Yes, you need cash if you’re traveling out of the country, and make sure it’s clean bills too. Some places will not accept American cash that has any markings on it.
See a teller at the bank instead of going to the ATM.
And not only do some places not accept credit cards, but whatever you’re buying might even be cheaper when paid for in cash. (This is anecdotal, but did you know that in Los Angeles, some gas stations charge less if you pay in cash? It’s true.)
Also, don’t forget to call your credit card company to inform them that you’re leaving the country. Most banks have that feature on their main online menu, so you don’t even have to talk to an actual person.
Tip the hotel reservationists
This is such an underrated one. Almost nobody tips the hotel reservationists. But they are allowed to accept tips.
None of them expect it, and they are always surprised to receive one.
So what does tipping them mean for you? Perks.
You’ll want to tip them right after they hand you the key to your room, which will imply that you’re doing it from the goodness of your heart. They’ll be way more likely to show their appreciation by doing something extra for you.
You may get unlucky, but the universe will repay you at some point.
Don’t recline in your airline seat
You’ve finally reached 30,000 thousand feet and it’s time to rest your eyes. Your knees are cramped, your back hurts. Time to recline the seat back, right?
Not so fast.
An astounding 60% of passengers believe it is rude to recline your seat back.
This may be a news flash since we’re all in the same boat and everybody has that ability, but, nevertheless, the opinion that it is rude is held by a majority of people.
So the best thing to do is be polite and ask the person behind you if they mind.
Keep a loose itinerary
If you’ve ever traveled with someone who needs to keep a strict schedule, you know how irritating that is.
Well, it’s even worse when you’re sightseeing. You come across a place that you want to enjoy a little longer than planned, and suddenly Karen is ushering you along to the next thing.
The answer to this dilemma might be to simply visit fewer places for a longer amount of time rather than cramming everything into a short itinerary.
And hey, you might even want to sleep in one day too. So leave room for that.
Keep a journal about your trip
Taking pictures isn’t enough.
Sure, you can be like every other tourist and pretend like you’re “holding up” the Leaning Tower of Pisa, but will you remember what the city smelled like or the weird things you noticed?
The memory is a funny thing. You’ll feel like an experience was so unforgettable that you’ll remember every single detail. But you won’t—largely because life happens and your memory gets a little hazy.
However, I can guarantee that if you keep a journal, you’ll be able to relive your experience over and over again, especially when paired with the pictures you took.

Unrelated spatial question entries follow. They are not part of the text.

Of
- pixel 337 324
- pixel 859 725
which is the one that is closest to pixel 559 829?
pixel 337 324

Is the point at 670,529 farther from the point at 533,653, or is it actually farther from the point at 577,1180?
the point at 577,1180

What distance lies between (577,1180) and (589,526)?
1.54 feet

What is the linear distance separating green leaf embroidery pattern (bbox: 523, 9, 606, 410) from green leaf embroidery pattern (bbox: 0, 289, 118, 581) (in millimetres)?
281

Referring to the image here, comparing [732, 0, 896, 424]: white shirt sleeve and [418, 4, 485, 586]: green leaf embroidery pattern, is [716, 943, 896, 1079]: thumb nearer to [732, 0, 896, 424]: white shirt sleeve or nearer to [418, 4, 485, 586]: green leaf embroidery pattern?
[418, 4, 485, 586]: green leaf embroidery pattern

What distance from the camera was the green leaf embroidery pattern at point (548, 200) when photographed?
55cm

Know that a jerk is a jerk and they’re everywhere
You’ll meet a slew of jerks all over the world. It’s not exclusive to a specific nationality, race, religion, or gender.

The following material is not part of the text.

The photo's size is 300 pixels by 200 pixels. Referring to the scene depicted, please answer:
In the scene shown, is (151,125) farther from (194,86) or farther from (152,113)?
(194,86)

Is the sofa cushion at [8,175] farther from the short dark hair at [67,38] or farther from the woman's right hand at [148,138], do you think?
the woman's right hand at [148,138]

For whatever reason, some people are just misanthropic creatures by nature and there’s no way to avoid them.
So, the best thing to do is not let them get you down and affect your vacation. Don’t argue with them. Don’t even acknowledge them if you can. It’s literally not worth your precious time or energy.
On the flip side, don’t be a jerk either. If you’re traveling outside of the country, be humble about being an American. Foreigners have preconceived notions about Americans and some of them are really bad.
So, be humble about the fact that you live in the greatest country in the world. And remember, you are their guest.
While it’s important to learn and prepare as much as possible before taking a big trip, know that even the most seasoned of travelers experience the unexpected. So learn to roll with it.
But most importantly, don’t forget to have fun.